We don't discount digital cash in our likelihood/time-horizon scenario. Indeed, we see it as an inevitability over the long term. We believe, though, that developments will be evolutionary and incremental-and relatively slow paced. Credit cards, checks, and cash will still be the trusted mainstay of commerce in general and will adapt to the demands of EC.

The Death of Copyright

There is one element in our evaluation of trends that has such huge implications that we can only guess at how it will play out. This potential "wham"/unknown time frame is the death of copyright. Digital technology, multimedia, and the Internet are fairly rapidly pointing to the loss of documentable "reality." Desktop publishing tools allow for forgeries of such accuracy that one German counterfeiter of U.S. $20 bills complained in court that he had had to lower his aesthetic standards because of the poor quality of the design. There can be no guarantee that any photograph has not been tampered with. Almost every day, there are published reports of e-mail hoaxes. Information accessed over the Web can be cut-and-pasted, plagiarized, and stored elsewhere. Multimedia makes it easy to "morph" a picture and so totally transform its details that it is unrecognizable from the original. 

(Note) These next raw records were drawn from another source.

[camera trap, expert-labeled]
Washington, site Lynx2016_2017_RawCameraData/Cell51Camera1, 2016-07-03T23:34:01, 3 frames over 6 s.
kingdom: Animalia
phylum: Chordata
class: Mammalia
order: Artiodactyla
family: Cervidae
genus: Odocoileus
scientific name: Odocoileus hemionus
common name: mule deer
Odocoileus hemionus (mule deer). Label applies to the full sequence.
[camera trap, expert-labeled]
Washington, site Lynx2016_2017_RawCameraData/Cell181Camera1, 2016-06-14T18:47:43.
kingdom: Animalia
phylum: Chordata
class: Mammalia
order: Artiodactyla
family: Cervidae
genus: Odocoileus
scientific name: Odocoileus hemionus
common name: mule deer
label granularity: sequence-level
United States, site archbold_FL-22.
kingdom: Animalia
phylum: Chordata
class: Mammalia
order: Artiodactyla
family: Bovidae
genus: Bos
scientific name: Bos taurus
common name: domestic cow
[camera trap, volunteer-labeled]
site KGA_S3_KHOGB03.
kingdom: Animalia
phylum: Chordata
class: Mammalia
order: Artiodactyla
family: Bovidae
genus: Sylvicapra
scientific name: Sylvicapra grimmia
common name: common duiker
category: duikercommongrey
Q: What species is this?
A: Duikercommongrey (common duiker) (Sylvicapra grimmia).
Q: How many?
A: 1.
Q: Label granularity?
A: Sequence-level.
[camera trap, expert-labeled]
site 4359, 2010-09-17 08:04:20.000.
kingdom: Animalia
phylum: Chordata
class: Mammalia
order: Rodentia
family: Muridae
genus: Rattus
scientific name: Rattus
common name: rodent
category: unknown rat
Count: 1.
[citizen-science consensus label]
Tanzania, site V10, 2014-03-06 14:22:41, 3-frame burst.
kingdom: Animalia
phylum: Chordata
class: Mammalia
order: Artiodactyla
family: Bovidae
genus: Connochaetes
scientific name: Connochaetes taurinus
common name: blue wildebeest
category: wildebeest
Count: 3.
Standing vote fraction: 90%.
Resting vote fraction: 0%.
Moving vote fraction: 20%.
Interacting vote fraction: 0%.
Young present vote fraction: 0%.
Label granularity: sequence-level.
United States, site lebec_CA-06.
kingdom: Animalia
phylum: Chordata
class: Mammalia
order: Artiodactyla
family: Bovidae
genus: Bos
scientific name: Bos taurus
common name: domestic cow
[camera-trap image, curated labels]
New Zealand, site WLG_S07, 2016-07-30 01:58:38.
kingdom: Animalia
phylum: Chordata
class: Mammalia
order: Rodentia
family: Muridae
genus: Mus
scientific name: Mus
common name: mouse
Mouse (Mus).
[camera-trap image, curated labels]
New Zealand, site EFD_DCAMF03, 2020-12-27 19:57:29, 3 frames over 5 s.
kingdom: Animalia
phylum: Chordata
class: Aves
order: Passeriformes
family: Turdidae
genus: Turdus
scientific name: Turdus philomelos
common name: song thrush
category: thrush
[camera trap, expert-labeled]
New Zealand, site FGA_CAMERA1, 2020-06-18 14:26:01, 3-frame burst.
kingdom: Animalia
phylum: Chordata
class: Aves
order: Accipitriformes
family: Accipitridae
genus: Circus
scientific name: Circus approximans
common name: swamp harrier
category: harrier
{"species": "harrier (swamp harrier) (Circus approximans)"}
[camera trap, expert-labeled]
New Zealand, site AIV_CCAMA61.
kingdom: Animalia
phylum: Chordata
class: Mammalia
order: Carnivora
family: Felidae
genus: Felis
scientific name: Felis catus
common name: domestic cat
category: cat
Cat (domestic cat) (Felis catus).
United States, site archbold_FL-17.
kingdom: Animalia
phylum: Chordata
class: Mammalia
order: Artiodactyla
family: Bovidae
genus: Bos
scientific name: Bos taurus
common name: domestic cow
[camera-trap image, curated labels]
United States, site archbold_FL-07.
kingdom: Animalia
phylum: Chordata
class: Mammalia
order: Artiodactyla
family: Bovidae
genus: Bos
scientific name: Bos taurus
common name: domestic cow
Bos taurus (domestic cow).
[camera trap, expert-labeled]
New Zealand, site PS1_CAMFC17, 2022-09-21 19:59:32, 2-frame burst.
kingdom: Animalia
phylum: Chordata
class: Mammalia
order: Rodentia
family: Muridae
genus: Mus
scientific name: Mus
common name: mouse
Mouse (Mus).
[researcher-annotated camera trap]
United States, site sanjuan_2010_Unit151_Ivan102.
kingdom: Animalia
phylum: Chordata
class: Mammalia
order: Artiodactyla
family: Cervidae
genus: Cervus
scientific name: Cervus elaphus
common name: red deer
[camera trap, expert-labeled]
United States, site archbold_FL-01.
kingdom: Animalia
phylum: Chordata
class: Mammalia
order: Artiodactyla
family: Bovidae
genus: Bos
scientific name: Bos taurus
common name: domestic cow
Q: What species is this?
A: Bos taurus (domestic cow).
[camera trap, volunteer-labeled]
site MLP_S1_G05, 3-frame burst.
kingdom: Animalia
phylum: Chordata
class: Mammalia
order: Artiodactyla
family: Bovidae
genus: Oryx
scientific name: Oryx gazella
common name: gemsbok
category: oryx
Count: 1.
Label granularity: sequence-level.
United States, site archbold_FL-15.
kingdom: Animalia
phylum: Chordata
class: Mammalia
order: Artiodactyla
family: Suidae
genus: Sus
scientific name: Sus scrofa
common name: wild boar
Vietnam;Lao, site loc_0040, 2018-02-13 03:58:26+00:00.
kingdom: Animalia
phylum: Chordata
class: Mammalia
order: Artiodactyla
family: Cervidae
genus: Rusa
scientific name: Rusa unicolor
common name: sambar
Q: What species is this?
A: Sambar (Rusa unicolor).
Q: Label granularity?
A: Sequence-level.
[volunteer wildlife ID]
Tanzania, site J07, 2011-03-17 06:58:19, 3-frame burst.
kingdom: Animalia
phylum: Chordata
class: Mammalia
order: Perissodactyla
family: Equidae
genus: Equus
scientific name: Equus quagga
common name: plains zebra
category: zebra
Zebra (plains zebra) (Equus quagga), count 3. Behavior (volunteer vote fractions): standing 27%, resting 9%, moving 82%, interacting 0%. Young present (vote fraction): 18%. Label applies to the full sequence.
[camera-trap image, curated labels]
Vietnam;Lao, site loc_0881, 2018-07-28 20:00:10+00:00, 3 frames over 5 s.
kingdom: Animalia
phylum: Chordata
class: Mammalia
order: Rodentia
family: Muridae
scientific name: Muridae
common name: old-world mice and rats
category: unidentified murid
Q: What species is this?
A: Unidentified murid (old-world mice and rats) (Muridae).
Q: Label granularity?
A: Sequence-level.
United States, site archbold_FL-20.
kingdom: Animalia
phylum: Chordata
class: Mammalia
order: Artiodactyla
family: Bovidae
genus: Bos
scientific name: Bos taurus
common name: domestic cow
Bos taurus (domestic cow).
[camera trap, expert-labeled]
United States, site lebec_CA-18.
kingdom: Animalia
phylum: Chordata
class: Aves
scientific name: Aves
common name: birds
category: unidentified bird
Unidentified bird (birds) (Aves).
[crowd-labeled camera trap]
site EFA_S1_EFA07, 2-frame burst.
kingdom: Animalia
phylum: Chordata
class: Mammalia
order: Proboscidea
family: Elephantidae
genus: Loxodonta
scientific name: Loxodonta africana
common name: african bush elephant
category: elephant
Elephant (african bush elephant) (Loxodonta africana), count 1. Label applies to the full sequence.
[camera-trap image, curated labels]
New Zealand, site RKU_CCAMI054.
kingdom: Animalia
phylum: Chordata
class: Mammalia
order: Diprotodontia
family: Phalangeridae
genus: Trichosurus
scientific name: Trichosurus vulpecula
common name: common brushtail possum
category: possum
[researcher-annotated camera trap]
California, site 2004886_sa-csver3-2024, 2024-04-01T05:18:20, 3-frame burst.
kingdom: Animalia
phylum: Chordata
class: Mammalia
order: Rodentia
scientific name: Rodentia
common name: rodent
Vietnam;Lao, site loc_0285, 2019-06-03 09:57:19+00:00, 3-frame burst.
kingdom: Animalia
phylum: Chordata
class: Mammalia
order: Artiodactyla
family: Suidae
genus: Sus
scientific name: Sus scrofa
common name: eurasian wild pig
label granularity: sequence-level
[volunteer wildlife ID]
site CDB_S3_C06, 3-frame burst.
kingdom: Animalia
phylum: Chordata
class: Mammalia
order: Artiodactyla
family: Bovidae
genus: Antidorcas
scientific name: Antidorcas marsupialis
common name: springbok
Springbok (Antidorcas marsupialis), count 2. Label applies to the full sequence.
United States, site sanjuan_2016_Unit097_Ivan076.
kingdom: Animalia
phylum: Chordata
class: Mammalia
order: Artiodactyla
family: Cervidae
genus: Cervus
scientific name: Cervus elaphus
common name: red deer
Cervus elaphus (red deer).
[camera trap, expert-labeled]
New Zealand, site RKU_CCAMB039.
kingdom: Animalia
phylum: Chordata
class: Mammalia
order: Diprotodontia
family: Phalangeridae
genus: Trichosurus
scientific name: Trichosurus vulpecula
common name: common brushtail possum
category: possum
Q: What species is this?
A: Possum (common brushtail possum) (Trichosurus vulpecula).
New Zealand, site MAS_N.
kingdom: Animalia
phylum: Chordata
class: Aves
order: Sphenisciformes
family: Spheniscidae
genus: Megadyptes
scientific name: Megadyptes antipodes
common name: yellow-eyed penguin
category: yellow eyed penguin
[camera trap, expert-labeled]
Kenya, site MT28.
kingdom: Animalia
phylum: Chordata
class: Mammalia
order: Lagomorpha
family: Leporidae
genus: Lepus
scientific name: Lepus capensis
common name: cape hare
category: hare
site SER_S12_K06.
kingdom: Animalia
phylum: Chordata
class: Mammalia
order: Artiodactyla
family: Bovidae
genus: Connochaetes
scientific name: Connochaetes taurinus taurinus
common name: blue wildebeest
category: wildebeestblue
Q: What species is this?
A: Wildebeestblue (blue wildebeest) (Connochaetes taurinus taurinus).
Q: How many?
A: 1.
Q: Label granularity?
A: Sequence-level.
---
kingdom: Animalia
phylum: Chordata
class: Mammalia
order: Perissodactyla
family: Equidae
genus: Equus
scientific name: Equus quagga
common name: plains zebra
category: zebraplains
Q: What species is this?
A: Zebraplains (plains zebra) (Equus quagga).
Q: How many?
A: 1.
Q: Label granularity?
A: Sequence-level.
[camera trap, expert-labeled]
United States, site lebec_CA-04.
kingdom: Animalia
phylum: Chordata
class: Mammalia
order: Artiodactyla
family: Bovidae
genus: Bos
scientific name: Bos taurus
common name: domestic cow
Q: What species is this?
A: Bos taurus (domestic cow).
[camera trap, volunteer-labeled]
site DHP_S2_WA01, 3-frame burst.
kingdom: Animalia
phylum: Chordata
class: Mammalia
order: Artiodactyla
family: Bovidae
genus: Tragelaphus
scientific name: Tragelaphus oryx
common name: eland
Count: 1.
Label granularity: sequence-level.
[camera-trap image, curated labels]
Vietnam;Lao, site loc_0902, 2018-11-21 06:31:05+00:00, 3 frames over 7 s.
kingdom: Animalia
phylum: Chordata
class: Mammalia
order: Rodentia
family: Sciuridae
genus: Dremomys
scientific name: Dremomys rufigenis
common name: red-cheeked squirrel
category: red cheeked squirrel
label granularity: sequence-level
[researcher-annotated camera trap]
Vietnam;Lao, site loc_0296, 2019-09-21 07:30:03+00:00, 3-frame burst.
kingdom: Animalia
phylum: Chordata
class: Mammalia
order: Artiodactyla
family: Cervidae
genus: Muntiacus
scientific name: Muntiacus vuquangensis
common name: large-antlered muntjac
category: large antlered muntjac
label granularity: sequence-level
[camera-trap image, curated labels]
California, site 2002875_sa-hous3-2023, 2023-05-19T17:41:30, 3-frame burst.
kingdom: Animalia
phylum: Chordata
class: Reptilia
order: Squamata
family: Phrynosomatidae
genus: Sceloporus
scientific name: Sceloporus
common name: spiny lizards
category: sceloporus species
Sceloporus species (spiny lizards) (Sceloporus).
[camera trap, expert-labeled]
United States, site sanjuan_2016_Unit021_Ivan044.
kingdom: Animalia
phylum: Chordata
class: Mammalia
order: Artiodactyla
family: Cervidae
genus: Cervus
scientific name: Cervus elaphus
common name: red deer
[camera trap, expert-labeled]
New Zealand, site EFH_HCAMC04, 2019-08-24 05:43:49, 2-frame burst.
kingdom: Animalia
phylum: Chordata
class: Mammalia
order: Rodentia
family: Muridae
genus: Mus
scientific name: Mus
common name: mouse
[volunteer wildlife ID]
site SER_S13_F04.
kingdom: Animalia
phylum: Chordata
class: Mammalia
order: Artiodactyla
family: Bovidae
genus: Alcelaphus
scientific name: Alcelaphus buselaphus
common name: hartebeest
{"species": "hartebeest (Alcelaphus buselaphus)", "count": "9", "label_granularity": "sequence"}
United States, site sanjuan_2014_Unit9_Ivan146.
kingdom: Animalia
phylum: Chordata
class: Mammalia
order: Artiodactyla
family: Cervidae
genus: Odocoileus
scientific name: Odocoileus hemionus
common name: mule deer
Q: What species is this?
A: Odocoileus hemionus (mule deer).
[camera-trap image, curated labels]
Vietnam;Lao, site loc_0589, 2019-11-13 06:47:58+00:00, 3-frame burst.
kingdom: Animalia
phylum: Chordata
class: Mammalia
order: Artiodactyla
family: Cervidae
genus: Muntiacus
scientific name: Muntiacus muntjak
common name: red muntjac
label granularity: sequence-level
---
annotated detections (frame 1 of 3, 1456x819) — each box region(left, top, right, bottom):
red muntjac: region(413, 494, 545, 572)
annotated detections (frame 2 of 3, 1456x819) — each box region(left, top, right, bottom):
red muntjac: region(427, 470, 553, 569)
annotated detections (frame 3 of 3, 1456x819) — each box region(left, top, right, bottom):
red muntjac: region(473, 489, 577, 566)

Most of the topics we have reviewed throughout this book relate to security and control of messages and transactions. We speculate - and it is only speculation-that there will be growing attention in the future to the content of what is to be kept safe. That will include protection of intellectual property and ways of certifying the documentable "reality" of, say, a picture or document; this is an extension of authentication, where instead of authenticating the sender of a message and ensuring that it has not been tampered with, the process authenticates that this is a "real" photograph or the "true" document. There will need to be new information accounting mechanisms that may include electronic watermarks and other ways of preventing alteration of information content. If copyright is to be kept alive, ingenious ways of identifying and tracking information sources and movements must be designed. Personally, we doubt that they can be. 

The main implication for today in this scenario is simply that safety strategies will move from validating, protecting, and tracking transactions and messages in EC to validating, protecting, and tracking the information content of transactions and messages.

RECOMMENDATIONS TO MANAGERS

Whatever happens in any area of technology, business, government, and society relevant to EC, the need is to be there when demand takes off. Our recommendation is skeptical brainstorming:

• Make sure your firm tracks IT, EC payments, legislative moves, and the like.
  
  
• Don't fall for hype, but ask where's the evidence, who's actively behind this and can make it all happen, and how likely are EC customers to adopt this? When?
  
  
• Be alert to breakouts: when a previously niche aspect of EC or technology suddenly starts being discussed by businesses rather than just vendors, the IT trade press, and "gurus."
  
  
• Build a strong network of contacts in your region, industry, and professional field. Get out and meet them, through local universities, well focused conferences, and associations.
  
  
• Subscribe to relevant publications outside your own field: IT, international business, EC in general, and ones that cover your industry. Skim them, looking for patterns. Very often, you will see a topic that's been around for years in, say, IT, suddenly start showing up in articles about banking or manufacturing. This may sound heretical, but read outside rather than inside your area of expertise. If you read about a topic you know, well, it will just tell you what you already know or, if it's news, a colleague will bring it to your attention - "Hey, did you see that article on ... ?

Our final recommendation: View EC as the inevitable mainstream of business and look to make a major contribution to how your firm exploits the opportunity.